In my medium light tank with just inert substrate, minimal ferts (but I feed a lot of fish food, high fish-load as well), but no injected co2 or glute (but I do overstock fish so maybe they are giving off enough co2?), even my plants (comparing the same species we both have) seem to grow more within that time span and I am using a inferior set up. And no, my plants aren't all lengthy growing vertically quickly just to reach more light, they actually have quite short internodes. 

Maybe it just because the tank/plants have "settled in" yet and will take off soon or maybe just something is a little out of tweak. 

Don't mean to come off as rude, just wanted to point that out that I would expect growth to be better with the given set up so that maybe it could be better looked into to see if improvements/fixes could be made. 

But yes, from the 40 day transformation it does look to have grown in nicely, but might be a bit of a illusion since it seems some plants were added in during that time.

But anyways, OP, hope the threadfins get better. If it really is ick though, you should probably treat the whole tank as usually the whole tank is infected (even though visible cysts/signs might not be present yet). Don't use Malachite Green on the snails. There is Kordon Ich Attack (NOT Rid Ich) that is natural, very gentle/well tolerated by livestock and is safe for inverts and the plants as well, so safe to use on the planted tank with everyone in it.


----------



## vilenarios (Jan 28, 2015)

Thanks for the comparison shots Jeff. I cant believe it has been 40 days already! I definitely added alot more plants from the original picture, and the latest one was taken after i trimmed my rotala wallichi and macandra. I got to trim the limnophilia hipporoides next since its getting beastly.

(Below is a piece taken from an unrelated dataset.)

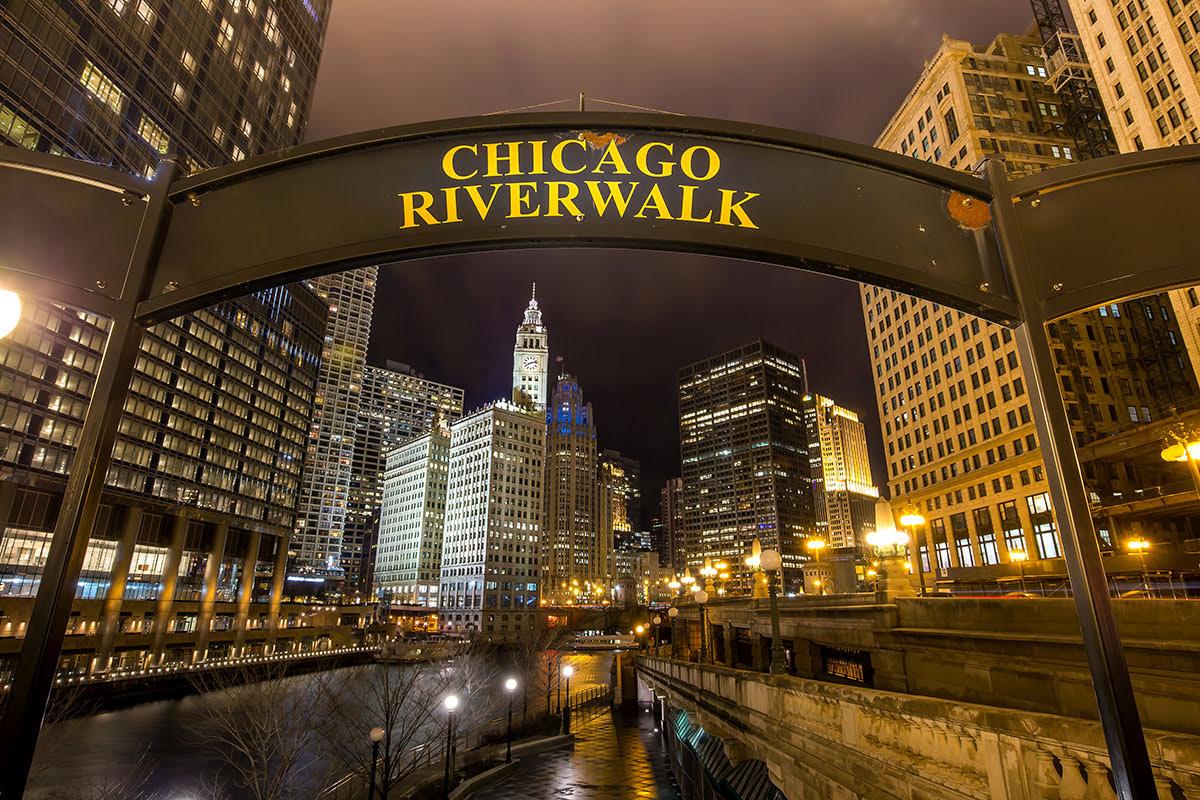 Best graduation trips-cheap summer vacations-Chicago Riverwalk-Illinois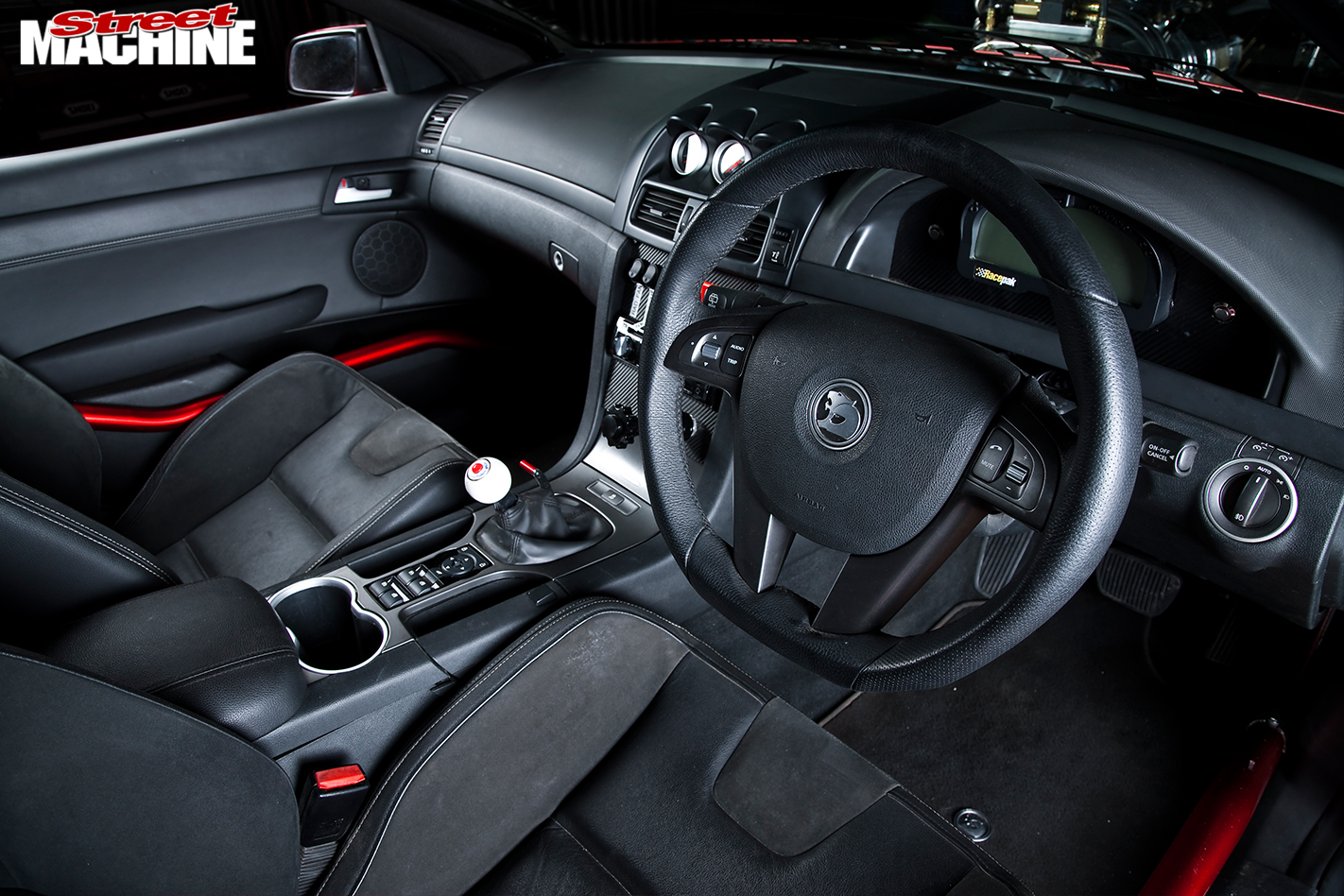 Holden -VE-commodore -wagon -interior -front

Im expecting things grow in nicely this week as I've fine tuned the fertilizers (reduced csm+b, added more FE) and increased the light. Hopefully its not an algeabomb waiting to happen!


----------



## WaterLife (Jul 1, 2015)

From what's been said, algae is not directly caused by high ferts, otherwise all EI dosed tanks would have tons of algae. It's more so if the light to co2 levels (with plant mass in mind) are not in balance.

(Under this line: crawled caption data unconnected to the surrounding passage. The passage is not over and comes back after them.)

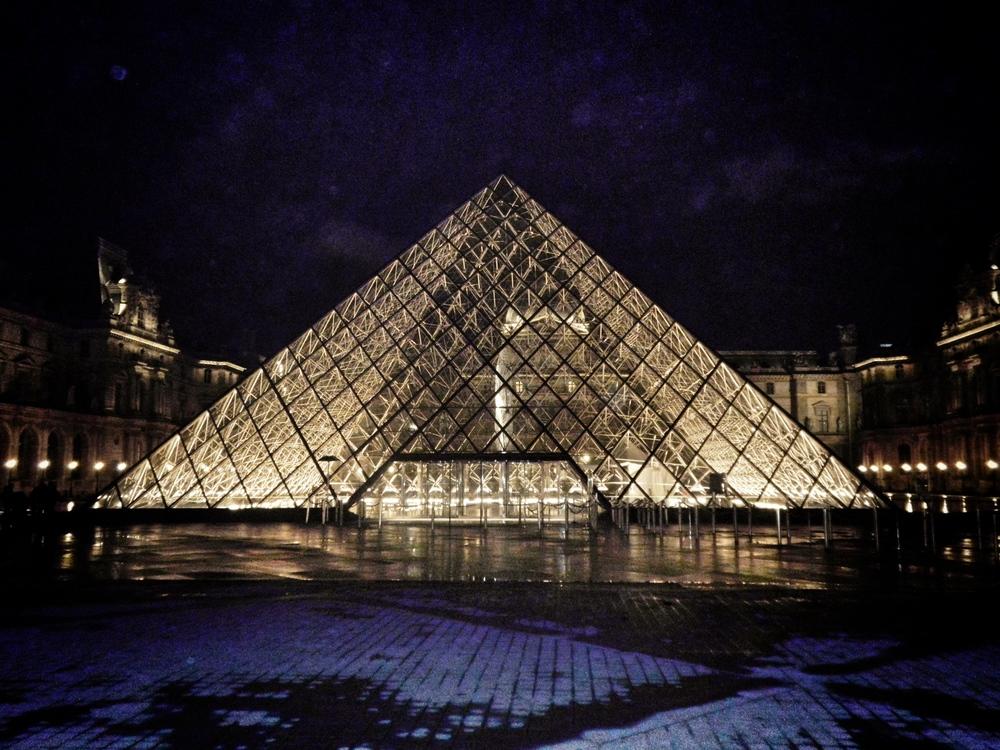 LaurenSchwaiger-Blog-Travel-The-Louvre-At-NightParis.jpg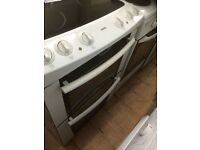 Zanussi ceramic top electric cooker £165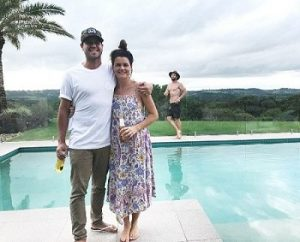 Image of Chris Hemsworth Photobombs Friend At The Pool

Read the "CSM+B toxicity" thread that's been going around lately if you haven't. Lots of great interesting info to take into consideration, albeit a lot of it goes over my head since most of it's well beyond my current level of comprehension of plant nutrient needs (deficiency/optimal/toxicity).


----------



## vilenarios (Jan 28, 2015)

WaterLife said:


> From what's been said, algae is not directly caused by high ferts, otherwise all EI dosed tanks would have tons of algae. It's more so if the light to co2 levels (with plant mass in mind) are not in balance.
> 
> Read the "CSM+B toxicity" thread that's been going around lately if you haven't. Lots of great interesting info to take into consideration, albeit a lot of it goes over my head since most of it's well beyond my current level of comprehension of plant nutrient needs (deficiency/optimal/toxicity).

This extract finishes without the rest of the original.